Textauszug:
────────────────────

Ich denke, dass ganz viele Bürger glauben, sie würden sich gegen die Wissenschaft stellen, wenn sie sich gegen diese Technologien aussprechen, weil ja die Zahlen so toll sind. Die Zahlen haben unheimlich überzeugend gewirkt, und wenn ich mir anschaue, wie die Befürworter hier in Freiburg und auch dann regional und am Ende dann auch auf der bundespolitischen Ebene den Fall benutzt haben und diese Wahrscheinlichkeiten benutzt haben, um Überzeugungen zu schaffen, dann ist das zumindest ziemlich bemerkenswert, und es hat eigentlich mit den Gegebenheiten hier in Freiburg wenig zu tun.
Welty: Glauben Sie, dass trotz aller Bedenken, die Sie jetzt aufgeführt haben und ausgeführt haben, dass sich dieses Instrument tatsächlich noch aufhalten lässt? Der Druck nach einem solchen Mord wie in Freiburg ist ja schon sehr groß, und normalerweise ist das, was machbar ist, dann auch zu machen.
Lipphardt: Ich denke, es lässt sich nicht aufhalten, auch, weil noch andere Interessen dahinter zu stehen scheinen.
Das Ziel ist eine größere DNA-Vergleichsdatenbank
Welty: Welche sind das?
Lipphardt: Es gibt im Moment drei Gesetzesänderungen, die alle auf denselben Paragrafen der Strafprozessordnung zugreifen. Und eine Gesetzesänderung möchte gerne die Erhebung des genetischen Fingerabdrucks dem des daktyloskopischen Fingerabdrucks angleichen. Das heißt, es geht darum, möglichst viel DNA von möglichst vielen Menschen zu erheben, um eine größere DNA-Vergleichsdatenbank zur Verfügung zu haben. Und wenn man sich anschaut, was diese Änderungen alle zusammen mit dem Paragrafen machen, dann stehen wir einfach vor einer sehr starken Ausweitung der DNA-Analysen im forensischen Bereich. Das ist das eine.

────────────────────

Datenauszüge:
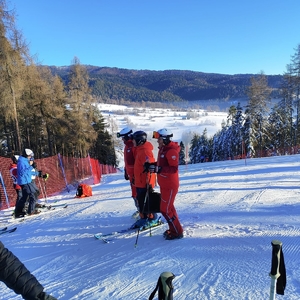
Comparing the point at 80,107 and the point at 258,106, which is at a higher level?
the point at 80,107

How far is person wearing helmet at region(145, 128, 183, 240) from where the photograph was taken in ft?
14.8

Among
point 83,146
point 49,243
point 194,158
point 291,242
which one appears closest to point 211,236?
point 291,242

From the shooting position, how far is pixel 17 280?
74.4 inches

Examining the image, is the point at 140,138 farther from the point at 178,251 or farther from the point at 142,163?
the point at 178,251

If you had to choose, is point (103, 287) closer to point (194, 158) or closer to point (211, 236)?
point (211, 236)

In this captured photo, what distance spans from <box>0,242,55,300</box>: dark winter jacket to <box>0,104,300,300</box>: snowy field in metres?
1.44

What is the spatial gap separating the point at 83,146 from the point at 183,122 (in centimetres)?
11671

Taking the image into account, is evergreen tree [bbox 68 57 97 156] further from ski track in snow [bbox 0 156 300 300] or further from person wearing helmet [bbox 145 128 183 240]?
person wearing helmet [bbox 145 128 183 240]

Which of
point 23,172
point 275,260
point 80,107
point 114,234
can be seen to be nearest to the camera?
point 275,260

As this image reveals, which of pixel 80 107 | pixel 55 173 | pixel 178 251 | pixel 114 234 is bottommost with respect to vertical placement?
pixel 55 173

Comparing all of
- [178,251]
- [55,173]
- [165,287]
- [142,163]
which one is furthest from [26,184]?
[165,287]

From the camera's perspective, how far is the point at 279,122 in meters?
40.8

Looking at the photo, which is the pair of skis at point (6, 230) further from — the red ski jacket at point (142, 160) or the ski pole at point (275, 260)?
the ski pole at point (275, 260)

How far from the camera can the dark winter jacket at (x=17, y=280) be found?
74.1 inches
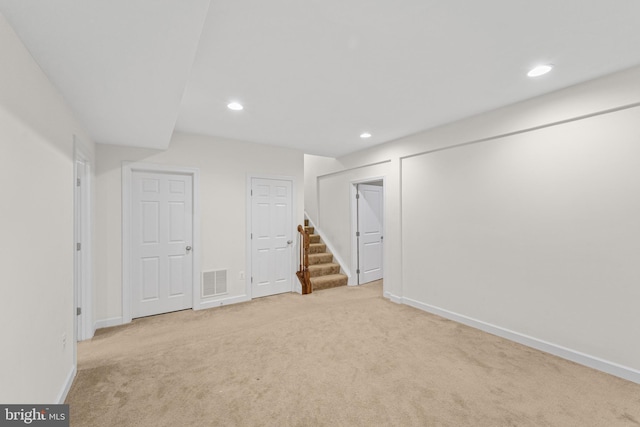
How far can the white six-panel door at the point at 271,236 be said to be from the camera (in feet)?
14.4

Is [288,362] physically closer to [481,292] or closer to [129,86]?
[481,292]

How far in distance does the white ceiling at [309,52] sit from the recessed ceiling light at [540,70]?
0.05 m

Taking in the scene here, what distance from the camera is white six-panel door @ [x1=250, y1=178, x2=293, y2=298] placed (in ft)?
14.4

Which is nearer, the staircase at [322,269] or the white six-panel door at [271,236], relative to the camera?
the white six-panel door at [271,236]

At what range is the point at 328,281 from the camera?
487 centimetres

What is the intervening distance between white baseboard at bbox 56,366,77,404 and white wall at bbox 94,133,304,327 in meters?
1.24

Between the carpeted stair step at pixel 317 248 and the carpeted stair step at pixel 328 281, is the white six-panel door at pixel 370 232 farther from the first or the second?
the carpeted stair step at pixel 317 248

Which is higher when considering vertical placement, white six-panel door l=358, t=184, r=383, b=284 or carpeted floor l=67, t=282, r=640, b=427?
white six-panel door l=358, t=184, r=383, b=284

────────────────────

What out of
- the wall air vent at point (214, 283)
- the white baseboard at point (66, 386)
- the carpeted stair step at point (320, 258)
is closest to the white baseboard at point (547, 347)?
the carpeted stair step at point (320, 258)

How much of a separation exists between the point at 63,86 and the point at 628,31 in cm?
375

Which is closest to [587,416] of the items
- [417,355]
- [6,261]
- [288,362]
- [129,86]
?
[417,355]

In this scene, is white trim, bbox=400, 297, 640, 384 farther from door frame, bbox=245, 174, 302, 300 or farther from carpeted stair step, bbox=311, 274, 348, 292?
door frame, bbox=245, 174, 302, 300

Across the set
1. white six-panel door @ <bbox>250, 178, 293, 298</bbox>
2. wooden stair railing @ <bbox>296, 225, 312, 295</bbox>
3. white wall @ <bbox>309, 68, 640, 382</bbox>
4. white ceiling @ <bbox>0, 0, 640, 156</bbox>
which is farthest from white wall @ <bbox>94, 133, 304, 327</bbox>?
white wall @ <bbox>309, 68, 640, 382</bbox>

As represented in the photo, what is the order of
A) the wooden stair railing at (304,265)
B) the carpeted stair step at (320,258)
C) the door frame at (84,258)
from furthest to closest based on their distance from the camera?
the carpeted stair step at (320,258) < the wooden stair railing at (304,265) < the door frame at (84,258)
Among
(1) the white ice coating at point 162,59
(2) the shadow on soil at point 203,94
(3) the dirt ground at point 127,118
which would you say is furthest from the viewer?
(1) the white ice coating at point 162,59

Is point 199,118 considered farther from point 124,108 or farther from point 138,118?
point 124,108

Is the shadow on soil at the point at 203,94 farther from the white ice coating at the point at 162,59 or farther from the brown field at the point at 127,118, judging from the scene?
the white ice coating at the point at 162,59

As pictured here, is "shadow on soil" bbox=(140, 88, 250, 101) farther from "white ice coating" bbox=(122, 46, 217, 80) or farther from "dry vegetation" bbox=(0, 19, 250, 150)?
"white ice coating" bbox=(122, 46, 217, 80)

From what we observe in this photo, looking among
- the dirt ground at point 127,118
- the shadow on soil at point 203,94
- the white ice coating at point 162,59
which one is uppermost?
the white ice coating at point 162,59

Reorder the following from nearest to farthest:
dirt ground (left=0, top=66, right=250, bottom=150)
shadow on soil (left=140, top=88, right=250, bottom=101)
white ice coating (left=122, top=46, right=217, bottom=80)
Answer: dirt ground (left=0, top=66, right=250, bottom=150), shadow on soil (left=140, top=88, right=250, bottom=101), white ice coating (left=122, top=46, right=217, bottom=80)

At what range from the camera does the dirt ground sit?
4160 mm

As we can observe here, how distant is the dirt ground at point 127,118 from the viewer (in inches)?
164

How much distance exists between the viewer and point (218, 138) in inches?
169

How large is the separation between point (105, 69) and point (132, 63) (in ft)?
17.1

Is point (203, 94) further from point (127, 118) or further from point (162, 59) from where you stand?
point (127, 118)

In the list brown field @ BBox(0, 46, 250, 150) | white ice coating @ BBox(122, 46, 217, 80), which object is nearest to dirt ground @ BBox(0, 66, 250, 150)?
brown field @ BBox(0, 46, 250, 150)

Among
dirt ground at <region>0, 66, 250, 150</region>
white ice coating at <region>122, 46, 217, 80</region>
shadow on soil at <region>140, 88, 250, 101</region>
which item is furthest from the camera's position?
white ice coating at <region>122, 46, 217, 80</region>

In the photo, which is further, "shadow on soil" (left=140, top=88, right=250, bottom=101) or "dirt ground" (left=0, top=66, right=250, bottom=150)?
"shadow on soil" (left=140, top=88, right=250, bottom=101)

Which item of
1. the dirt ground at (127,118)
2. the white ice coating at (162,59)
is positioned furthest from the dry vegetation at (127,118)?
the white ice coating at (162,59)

────────────────────

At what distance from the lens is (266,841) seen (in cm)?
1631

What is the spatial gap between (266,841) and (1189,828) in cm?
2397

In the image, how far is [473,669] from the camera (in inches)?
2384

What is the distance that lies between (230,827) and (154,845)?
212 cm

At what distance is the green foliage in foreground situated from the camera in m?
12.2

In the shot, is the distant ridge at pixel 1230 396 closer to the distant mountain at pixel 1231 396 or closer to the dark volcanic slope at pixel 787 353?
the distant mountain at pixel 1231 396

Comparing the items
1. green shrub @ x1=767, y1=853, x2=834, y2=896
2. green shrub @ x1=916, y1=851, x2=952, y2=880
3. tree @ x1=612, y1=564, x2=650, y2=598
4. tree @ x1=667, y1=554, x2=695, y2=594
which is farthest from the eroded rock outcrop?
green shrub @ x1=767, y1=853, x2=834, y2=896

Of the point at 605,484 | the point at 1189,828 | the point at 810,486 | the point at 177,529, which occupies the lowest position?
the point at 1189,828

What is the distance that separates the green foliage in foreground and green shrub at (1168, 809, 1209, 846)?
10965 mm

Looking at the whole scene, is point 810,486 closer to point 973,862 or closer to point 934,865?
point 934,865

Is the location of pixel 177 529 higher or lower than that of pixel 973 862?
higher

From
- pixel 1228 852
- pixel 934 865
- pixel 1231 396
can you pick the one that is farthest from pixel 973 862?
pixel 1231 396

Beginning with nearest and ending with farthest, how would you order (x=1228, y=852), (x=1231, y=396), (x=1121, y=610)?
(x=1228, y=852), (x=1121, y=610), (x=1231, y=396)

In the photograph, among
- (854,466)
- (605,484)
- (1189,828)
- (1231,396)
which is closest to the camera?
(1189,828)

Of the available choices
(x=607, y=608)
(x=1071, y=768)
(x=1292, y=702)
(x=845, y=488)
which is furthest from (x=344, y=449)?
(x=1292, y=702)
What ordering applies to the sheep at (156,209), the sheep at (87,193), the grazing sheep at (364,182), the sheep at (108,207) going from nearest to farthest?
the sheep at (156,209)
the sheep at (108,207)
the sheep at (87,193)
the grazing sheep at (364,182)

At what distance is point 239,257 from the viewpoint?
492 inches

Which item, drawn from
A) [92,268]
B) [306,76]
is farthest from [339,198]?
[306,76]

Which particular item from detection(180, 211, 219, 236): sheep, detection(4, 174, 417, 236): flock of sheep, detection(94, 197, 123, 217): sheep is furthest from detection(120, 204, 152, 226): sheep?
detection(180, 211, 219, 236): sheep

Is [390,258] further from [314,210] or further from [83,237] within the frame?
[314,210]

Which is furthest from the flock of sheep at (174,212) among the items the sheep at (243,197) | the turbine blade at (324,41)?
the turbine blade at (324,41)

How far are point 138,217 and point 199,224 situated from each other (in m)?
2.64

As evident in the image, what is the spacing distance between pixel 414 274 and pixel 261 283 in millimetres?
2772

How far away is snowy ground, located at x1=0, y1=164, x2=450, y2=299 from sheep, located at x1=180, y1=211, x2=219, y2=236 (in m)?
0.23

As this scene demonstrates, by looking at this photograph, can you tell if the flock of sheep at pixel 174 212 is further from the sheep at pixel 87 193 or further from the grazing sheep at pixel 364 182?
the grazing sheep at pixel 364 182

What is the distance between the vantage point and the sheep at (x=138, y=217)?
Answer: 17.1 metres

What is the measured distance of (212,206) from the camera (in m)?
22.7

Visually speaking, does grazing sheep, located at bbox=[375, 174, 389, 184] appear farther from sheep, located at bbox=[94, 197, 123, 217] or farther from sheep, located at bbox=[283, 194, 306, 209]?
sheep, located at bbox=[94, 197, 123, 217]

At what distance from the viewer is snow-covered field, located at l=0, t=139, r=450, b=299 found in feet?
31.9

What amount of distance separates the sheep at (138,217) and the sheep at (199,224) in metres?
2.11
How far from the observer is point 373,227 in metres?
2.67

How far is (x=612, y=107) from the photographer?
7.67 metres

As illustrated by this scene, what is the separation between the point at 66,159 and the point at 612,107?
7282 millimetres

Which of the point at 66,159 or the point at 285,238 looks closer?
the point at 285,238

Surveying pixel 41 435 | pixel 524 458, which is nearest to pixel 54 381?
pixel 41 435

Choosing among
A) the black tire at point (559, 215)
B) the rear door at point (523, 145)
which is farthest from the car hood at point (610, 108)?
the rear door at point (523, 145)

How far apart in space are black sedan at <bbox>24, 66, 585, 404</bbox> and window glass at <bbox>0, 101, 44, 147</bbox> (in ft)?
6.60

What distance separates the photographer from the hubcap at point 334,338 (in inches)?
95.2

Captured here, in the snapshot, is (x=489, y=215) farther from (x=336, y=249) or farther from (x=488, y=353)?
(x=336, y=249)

────────────────────

Aufgabenstellung: Gib den Wortlaut aus dem Textauszug unverändert wieder, beginnend bei „Lipphardt: Ich denke, es“ und endend bei „ist das eine.“.

Lösung:
Lipphardt: Ich denke, es lässt sich nicht aufhalten, auch, weil noch andere Interessen dahinter zu stehen scheinen.
Das Ziel ist eine größere DNA-Vergleichsdatenbank
Welty: Welche sind das?
Lipphardt: Es gibt im Moment drei Gesetzesänderungen, die alle auf denselben Paragrafen der Strafprozessordnung zugreifen. Und eine Gesetzesänderung möchte gerne die Erhebung des genetischen Fingerabdrucks dem des daktyloskopischen Fingerabdrucks angleichen. Das heißt, es geht darum, möglichst viel DNA von möglichst vielen Menschen zu erheben, um eine größere DNA-Vergleichsdatenbank zur Verfügung zu haben. Und wenn man sich anschaut, was diese Änderungen alle zusammen mit dem Paragrafen machen, dann stehen wir einfach vor einer sehr starken Ausweitung der DNA-Analysen im forensischen Bereich. Das ist das eine.